Puis tu as joué le rôle de doublure à Lyon pendant trois saisons…
Mes saisons à Lyon ont été géniales. J’ai retrouvé les Nordistes Christophe Delmotte et Pierre Laigle. L’OL avait besoin d’un gardien de but d’expérience pour épauler Grégory Coupet et pensait que je pouvais le piquer un peu au vif. Ç’a été le cas d’ailleurs. C’est Jacques Santini qui m’a contacté à l’époque pour que je le rejoigne. A Lyon, j’ai été marqué par l’ambiance extraordinaire. C’était du pur plaisir. La cerise sur le gâteau pour moi aurait été de jouer un peu plus de matchs avec l’OL. Mais à Lyon, j’ai toujours été appelé dans le groupe. J’étais toujours à 100%.


« Je ne sais pas pourquoi, sur Internet, on peut lire que j’ai joué au Qatar, ce n’est pas vrai. Ou alors c’était mon sosie »


A Bastia tu as joué le même rôle avec le gardien de but titulaire, Nicolas Penneteau…
Bastia m’a appelé par l’intermédiaire de Christophe Galtier (ndlr : Angelo Hugues a côtoyé Christophe Galtier dans des compétitions de la catégorie pupilles dans le Nord), l’ex-adjoint de Gérard Gili, pour encadrer Nicolas Penneteau et le repousser dans ses retranchements. Physiquement, j’étais encore au top. La réserve de Bastia et tout le groupe pro bastiais en ont bénéficié. Et surtout Nicolas Penneteau qui a été reboosté à mort.

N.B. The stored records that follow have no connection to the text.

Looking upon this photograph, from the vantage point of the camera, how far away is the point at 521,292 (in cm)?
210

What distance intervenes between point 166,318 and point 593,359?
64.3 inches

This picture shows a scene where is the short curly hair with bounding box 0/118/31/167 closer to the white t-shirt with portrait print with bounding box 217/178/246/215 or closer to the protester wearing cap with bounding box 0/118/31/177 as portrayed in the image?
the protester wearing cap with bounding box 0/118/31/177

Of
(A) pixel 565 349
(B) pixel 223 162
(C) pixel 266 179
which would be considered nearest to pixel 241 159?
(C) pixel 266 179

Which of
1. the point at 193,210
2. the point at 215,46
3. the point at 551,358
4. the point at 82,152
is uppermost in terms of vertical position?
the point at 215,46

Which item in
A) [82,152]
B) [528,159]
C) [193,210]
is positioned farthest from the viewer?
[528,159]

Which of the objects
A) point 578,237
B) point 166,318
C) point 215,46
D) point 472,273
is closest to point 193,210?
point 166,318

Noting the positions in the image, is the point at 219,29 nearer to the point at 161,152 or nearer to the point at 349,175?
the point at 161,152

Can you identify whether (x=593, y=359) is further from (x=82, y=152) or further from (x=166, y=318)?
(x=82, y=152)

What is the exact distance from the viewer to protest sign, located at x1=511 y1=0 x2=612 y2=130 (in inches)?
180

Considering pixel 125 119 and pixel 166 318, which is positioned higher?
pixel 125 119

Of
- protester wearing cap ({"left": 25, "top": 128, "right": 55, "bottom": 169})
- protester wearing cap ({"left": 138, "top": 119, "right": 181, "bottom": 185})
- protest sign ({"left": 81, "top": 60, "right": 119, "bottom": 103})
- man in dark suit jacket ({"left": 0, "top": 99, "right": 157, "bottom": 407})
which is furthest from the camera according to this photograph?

J’ai vécu une année extraordinaire à Bastia.


Tu as aussi été le gardien de but du Wisla Cracovie (en 2002/03). Comment as-tu vécu ton expérience footballistique en Pologne ?
La Pologne a été une expérience extraordinaire. Même si on ne jouait pas toujours sur de bons terrains car les conditions climatiques étaient parfois difficiles. Physiquement et techniquement, il fallait être fort pour ne pas faire de conneries. Il y avait aussi de belles ambiances dans les stades, même chez les équipes moins connues. J’ai eu la chance d’être en contacts avec les internationaux polonais de l’époque. Il y en avait six ou sept à Cracovie. Nous avions une grosse équipe pour jouer le titre de champion. Un titre que nous avons remporté d’ailleurs comme la Coupe de Pologne. L’entraîneur était Henri Kasperczak. Nous avons fait un beau parcours en Coupe de l’UEFA cette saison-là. Nous avons sorti Parme, Schalke 04 puis été éliminés par la Lazio Rome en seizièmes de finale.


Enfin, souhaites-tu ajouter quelque chose ?
D’abord, je ne sais pas pourquoi, sur Internet, on peut lire que j’ai joué au Qatar, ce n’est pas vrai. Ou alors c’était mon sosie (rires). Sinon quand je regarde en arrière, les souvenirs qui reviennent le plus souvent sont ceux que j’ai conservés avec les équipes de Dunkerque en cadets nationaux. C’était une équipe de copains. Si je pouvais revenir en arrière, j’aimerais revivre ces moments-là. Grâce à ce groupe-là, j’ai été convoqué en équipe de France cadets, juniors et Espoirs.